Long term sustainable development requires sound management of natural environments and resources to secure their long-term development ambitions.  UNDP will prioritise support for countries to prepare low-emissions, climate-resilient development strategies, and strengthen the institutional capacities needed to implement them. That includes support for boosting access to clean and renewable energy services and helping countries to access and deploy climate finance.  Developing countries will need the appropriate rules, institutions, skills, and information, to benefit from the Green Climate Fund.

Our work on growth and development must also help prepare countries to deal with risks which can seriously disrupt and reverse progress.  This will include efforts to expand coverage of social protection programmes serving the most vulnerable, and helping to strengthen countries’ disaster and crisis risk reduction and recovery capabilities.

Throughout, we want to engage more imaginatively and systematically with civil society and the private sector.

  • Our second priority relates to tackling governance challenges and the danger of countries slipping into crises.  We have unique strengths in governance and crisis prevention and recovery to draw on.  Building national and local dialogue and mediation capacities, reforming justice and security sectors, and rapidly providing livelihoods and jobs which target ex-combatants and youth are crucial. 

Complementary to these efforts, we will continue to focus on improving the credibility of electoral processes and institutions, and helping countries to manage their financial resources transparently and effectively.

# [RECORDS PROVIDED]
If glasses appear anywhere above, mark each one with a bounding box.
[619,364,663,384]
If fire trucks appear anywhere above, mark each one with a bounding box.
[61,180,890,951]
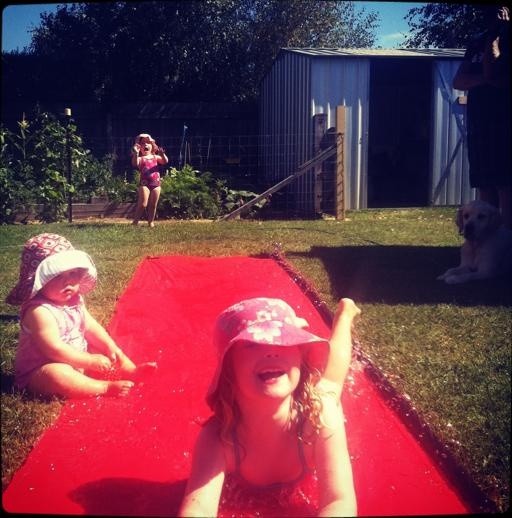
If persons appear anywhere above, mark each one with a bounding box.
[2,230,160,399]
[128,132,168,229]
[180,297,362,518]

# [PROBLEM A]
In the UNDP priorities text, what will developing countries need in order to benefit from the Green Climate Fund?
# [PROBLEM B]
From the UNDP priorities text, quote the passage between "Long term sustainable" and "Green Climate Fund.", inclusive.

# [SOLUTION A]
They will need the appropriate rules, institutions, skills, and information.

# [SOLUTION B]
Long term sustainable development requires sound management of natural environments and resources to secure their long-term development ambitions.  UNDP will prioritise support for countries to prepare low-emissions, climate-resilient development strategies, and strengthen the institutional capacities needed to implement them. That includes support for boosting access to clean and renewable energy services and helping countries to access and deploy climate finance.  Developing countries will need the appropriate rules, institutions, skills, and information, to benefit from the Green Climate Fund.